Além das mudanças na política de segurança, está surgindo uma forte política industrial nos Estados Unidos que prioriza a proteção da indústria de construção naval do país. A administração Trump tem prosseguido o projecto “MASGA”, que utiliza as capacidades de construção naval de aliados como a Coreia e o Japão para fortalecer a marinha, mas o Congresso dos EUA travou isto ao aprovar uma lei que o bloqueia. O facto de a Comissão dos Serviços Armados da Câmara dos Representantes dos EUA ter incluído uma cláusula “que proíbe os estaleiros estrangeiros de construir navios” na Lei de Autorização de Defesa Nacional mostra que os interesses políticos de proteger os empregos nacionais antes das eleições intercalares em Novembro são esmagadores na cooperação em segurança. Esta atitude linha-dura do Congresso não só perturbou o plano do Departamento de Defesa para estabilizar a cadeia de abastecimento dos navios dos EUA, mas também representou um desafio de incerteza para a indústria de defesa coreana, que esperava cooperar com o mercado global de construção naval.
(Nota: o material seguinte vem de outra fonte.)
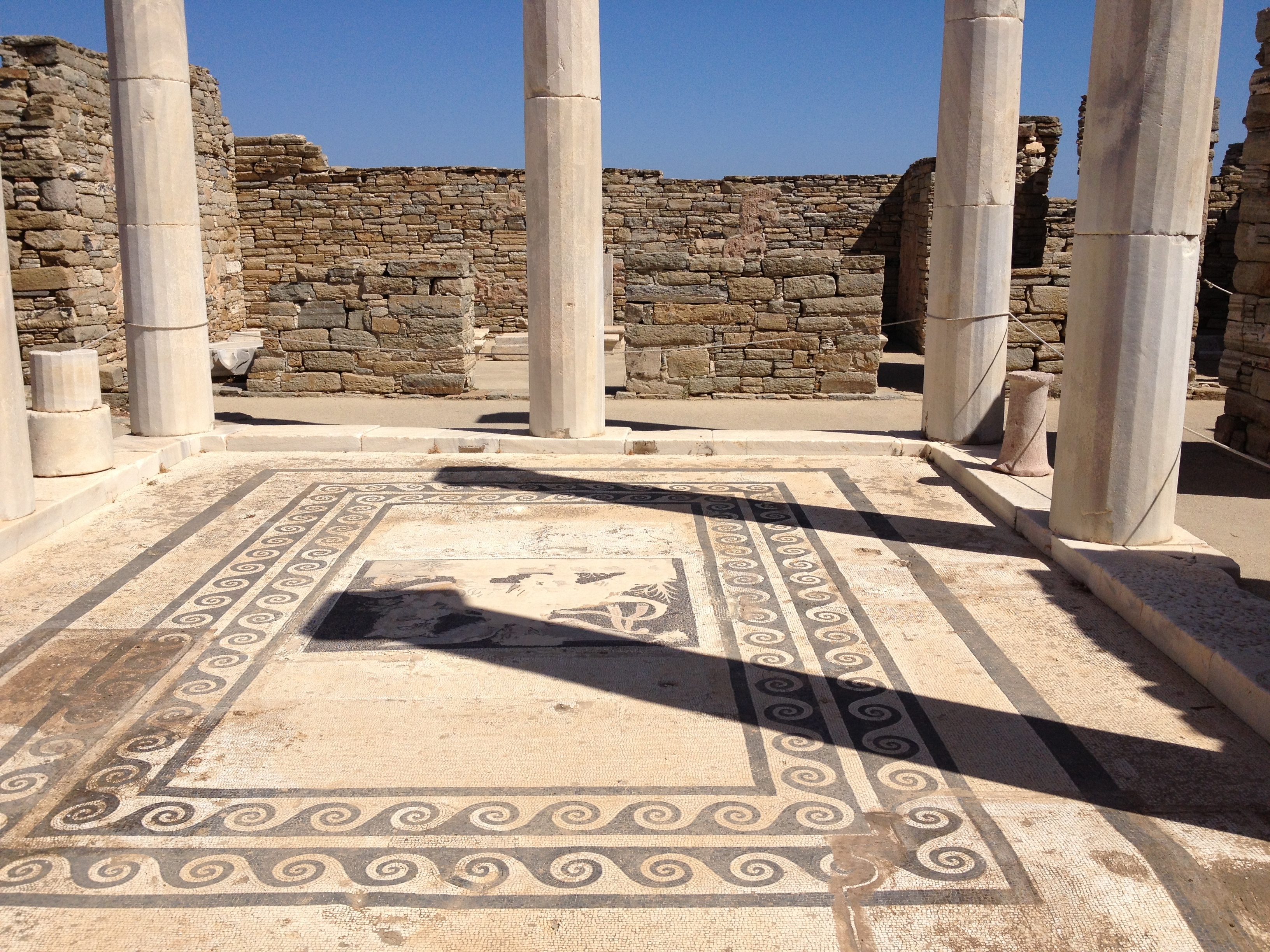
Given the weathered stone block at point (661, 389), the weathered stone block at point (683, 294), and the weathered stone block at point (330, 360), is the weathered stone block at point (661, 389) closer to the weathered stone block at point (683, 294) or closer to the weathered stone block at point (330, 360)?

Cartão do parágrafo do corpo 4

As empresas de defesa coreanas estão buscando estratégias únicas para sobreviver e avançar em meio a esta enorme onda. Para superar a limitação da falta de capacidades especiais de construção de navios, os construtores navais nacionais, incluindo a Samsung Heavy Industries, estão a utilizar estratégias indirectas de penetração no mercado, tais como a participação no projecto conceptual de navios de apoio militar em cooperação com estaleiros locais nos Estados Unidos ou a entrada no mercado de MRO (manutenção, reparação e revisão). Esta é uma medida desesperada para superar fortes barreiras protecionistas, como a Lei Jones nos Estados Unidos, e ao mesmo tempo uma abordagem estratégica para atacar a instabilidade da cadeia de abastecimento na indústria de construção naval dos EUA. Como evidenciado pela nossa história passada de lançar as bases para a defesa nacional através da angariação de fundos em conjunto no momento da introdução do navio Baekdu-san, a nossa indústria de construção naval está a fazer um grande avanço ao construir uma referência sólida no mercado global com base na sua superioridade tecnológica na situação internacional em rápida mudança.

Cartão de Conclusão

■ Conclusão e perspectivas de análise

Em conclusão, o actual panorama de segurança tem um aspecto complexo em que os “valores da aliança” e a “nacionalidade em primeiro lugar” estão em conflito directo. Os Estados Unidos estão a tentar manter a sua hegemonia no Indo-Pacífico, mesmo à custa do vácuo de segurança da Europa, e o Congresso está a demonstrar uma vontade resoluta de não comprometer os interesses das suas próprias indústrias, nem sequer um centímetro no processo. Neste ambiente incerto, a Coreia e outros aliados enfrentam a difícil tarefa de acompanhar de perto as mudanças na política dos EUA, por vezes colaborando e por vezes abrindo caminhos independentes para a sobrevivência. No final, devemos lembrar mais uma vez que a segurança nacional e a prosperidade industrial começam com uma leitura fria das mudanças na ordem internacional e no fortalecimento das próprias capacidades, em vez de depender da ajuda externa.

* Esta postagem é uma coluna de análise que é recriada automaticamente no estilo de um comentário de um crítico de assuntos atuais, analisando em tempo real os termos de pesquisa populares do Google Trends e os principais artigos relacionados.